====== READING PASSAGE ======

Clip 3: “I’ve Proved Them All Wrong” (length 2:55)
The clip begins at 1:05:23 with the sun setting over New York City and ends at 1:08:18 with a crowd at a club clapping for Jason.
In August 2004, guitarist Jason Crigler suffered a brain hemorrhage while onstage at a club in New York City. Jason’s hemorrhage was caused by an arteriovenous malformation (AVM), which is an irregular blood vessel whose arteries and veins lack pressure-diffusing capillaries, often causing the blood vessel to spring a leak. Doctors believed that Jason would either die as a result of the hemorrhage or he would require constant care for the remainder of his life due to serious brain damage. But after an intense period of rehabilitation, Crigler was able to recover and once again leads an active life.
During his recovery period, Crigler needed long-term medical care. The Medicare website describes long-term care as a variety of services that, including medical and non-medical care for people with chronic illnesses and disabilities. Most long-term care is meant to assist people with daily living activities, such as dressing, bathing and using the bathroom. Long-term care can be provided at home, in the community, in assisted living facilities or in nursing homes. Most funding for home care is provided by Medicare, which offers insurance for those 65 or older and for younger people with certain conditions. Medicaid funds about 20 percent of home care costs and is the primary source of funds for long-term care in the United States. In 2000, 45 percent of funds spent on long-term care came from Medicaid; individuals paid out-of-pocket for approximately one third of such care.
As the American population ages, the need for long-term care is projected to grow sharply. In 2009, about nine million men and women over the age of 65 will need long-term care. By 2020, 12 million older Americans will need long-term care. Most will receive care at home; family and friends are the sole caregivers for 70 percent of the elderly. A study by the U.S. Department of Health and Human Services says that people who reach age 65 will likely have a 40 percent chance of entering a nursing home. About 10 percent of the people who enter a nursing home stay there five years or longer.
One factor complicating the funding of long-term care is the fact that there is no single agency to oversee such care; a report from the National Council on Disability says more than 20 different agencies and nearly 200 programs are involved at the federal level. The involvement of state and local programs makes the situation even more complex. Thus, those who wish to provide at-home care face a daunting set of bureaucracies in seeking support.
1. Explain to the class that many Americans struggle to pay for health care. These challenges are even greater when someone requires long-term care due to age, accident or serious illness.
2. Tell students that you are going to share with them the true story of Jason Crigler, a 34-year-old guitarist in New York City who experienced a medical emergency in 2004 that caused him to need long-term care. Then, play Clip 1 for the class. (Note: This clip includes the word “pissed” and the medical term “ventriculostomy,” which is a procedure where a tube is inserted through the skull into the brain to drain fluid and release pressure.)

====== DATASET ENTRIES ======

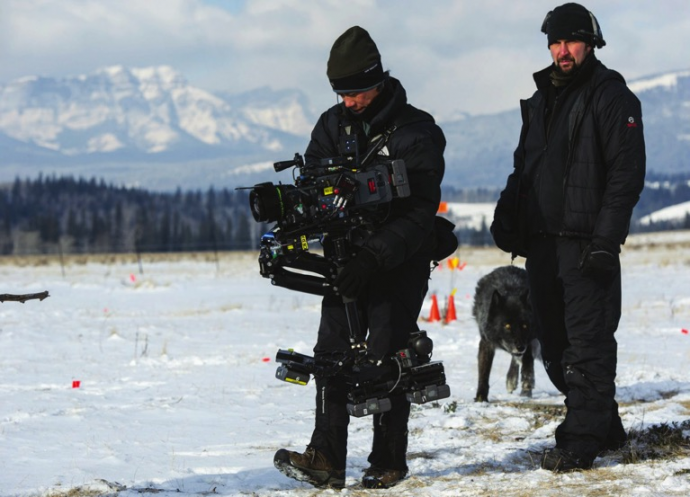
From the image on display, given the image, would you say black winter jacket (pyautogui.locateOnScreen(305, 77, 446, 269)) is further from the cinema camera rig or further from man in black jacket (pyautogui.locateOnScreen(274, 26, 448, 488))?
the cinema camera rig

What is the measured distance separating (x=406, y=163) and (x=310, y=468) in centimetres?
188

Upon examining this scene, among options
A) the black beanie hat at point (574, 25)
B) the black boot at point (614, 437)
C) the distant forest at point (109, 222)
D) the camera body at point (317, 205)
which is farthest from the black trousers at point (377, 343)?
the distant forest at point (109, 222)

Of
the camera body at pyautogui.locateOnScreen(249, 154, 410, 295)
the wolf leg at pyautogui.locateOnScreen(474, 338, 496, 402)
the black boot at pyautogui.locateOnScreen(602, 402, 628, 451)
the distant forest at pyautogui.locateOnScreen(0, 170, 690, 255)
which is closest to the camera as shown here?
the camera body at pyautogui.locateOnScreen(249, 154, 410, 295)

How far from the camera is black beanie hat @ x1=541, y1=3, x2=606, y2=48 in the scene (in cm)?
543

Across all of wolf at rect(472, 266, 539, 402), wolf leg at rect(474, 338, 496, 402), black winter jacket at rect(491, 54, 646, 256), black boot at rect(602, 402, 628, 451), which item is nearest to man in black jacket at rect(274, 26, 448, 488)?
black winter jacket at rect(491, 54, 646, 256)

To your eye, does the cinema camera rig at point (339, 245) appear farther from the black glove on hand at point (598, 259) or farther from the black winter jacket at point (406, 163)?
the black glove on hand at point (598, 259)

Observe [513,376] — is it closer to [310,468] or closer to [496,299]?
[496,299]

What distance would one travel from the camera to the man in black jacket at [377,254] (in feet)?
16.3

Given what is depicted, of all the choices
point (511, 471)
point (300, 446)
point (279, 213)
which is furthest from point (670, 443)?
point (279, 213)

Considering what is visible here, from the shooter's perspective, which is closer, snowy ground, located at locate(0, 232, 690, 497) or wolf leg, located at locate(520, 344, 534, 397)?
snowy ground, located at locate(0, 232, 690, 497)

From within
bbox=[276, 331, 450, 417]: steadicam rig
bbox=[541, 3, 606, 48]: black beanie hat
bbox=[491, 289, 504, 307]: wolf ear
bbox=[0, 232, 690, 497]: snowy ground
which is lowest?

======
====== DATASET ENTRIES ======

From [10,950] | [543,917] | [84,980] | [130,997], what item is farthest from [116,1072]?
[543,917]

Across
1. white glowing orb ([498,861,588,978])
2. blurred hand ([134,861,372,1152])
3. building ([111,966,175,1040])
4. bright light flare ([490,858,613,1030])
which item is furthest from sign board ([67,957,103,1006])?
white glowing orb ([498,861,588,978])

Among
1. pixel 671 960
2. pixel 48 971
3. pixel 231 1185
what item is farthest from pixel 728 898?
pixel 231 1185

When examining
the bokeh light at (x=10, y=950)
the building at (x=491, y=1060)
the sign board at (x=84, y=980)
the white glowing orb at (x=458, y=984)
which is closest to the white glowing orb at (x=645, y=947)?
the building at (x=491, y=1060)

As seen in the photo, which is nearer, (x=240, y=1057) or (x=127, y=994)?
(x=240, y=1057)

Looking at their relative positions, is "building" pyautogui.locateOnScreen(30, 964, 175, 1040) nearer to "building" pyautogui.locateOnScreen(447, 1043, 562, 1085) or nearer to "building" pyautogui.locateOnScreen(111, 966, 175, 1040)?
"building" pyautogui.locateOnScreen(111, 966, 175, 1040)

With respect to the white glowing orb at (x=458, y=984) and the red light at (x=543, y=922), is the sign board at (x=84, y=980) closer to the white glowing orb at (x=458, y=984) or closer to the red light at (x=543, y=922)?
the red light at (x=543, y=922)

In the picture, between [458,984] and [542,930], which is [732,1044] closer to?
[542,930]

======

### WORK ORDER 1
Reproduce the stretch of the Crigler passage from "1. Explain to" through "and release pressure.)".
### WORK ORDER 2
According to the Crigler passage, what caused Jason's brain hemorrhage?
### WORK ORDER 3
Summarize the Crigler passage in two sentences.
You can set the dataset entries aside, since none of the work uses them.

### WRITTEN REPLY 1
1. Explain to the class that many Americans struggle to pay for health care. These challenges are even greater when someone requires long-term care due to age, accident or serious illness.
2. Tell students that you are going to share with them the true story of Jason Crigler, a 34-year-old guitarist in New York City who experienced a medical emergency in 2004 that caused him to need long-term care. Then, play Clip 1 for the class. (Note: This clip includes the word “pissed” and the medical term “ventriculostomy,” which is a procedure where a tube is inserted through the skull into the brain to drain fluid and release pressure.)

### WRITTEN REPLY 2
An arteriovenous malformation (AVM).

### WRITTEN REPLY 3
In August 2004, guitarist Jason Crigler suffered a brain hemorrhage onstage at a New York City club, and although doctors expected him to die or need constant care, intense rehabilitation let him recover and lead an active life. He needed long-term care along the way, care that helps people with daily living activities, whose need is projected to grow sharply as Americans age, and whose funding is complicated by more than 20 federal agencies and nearly 200 programs.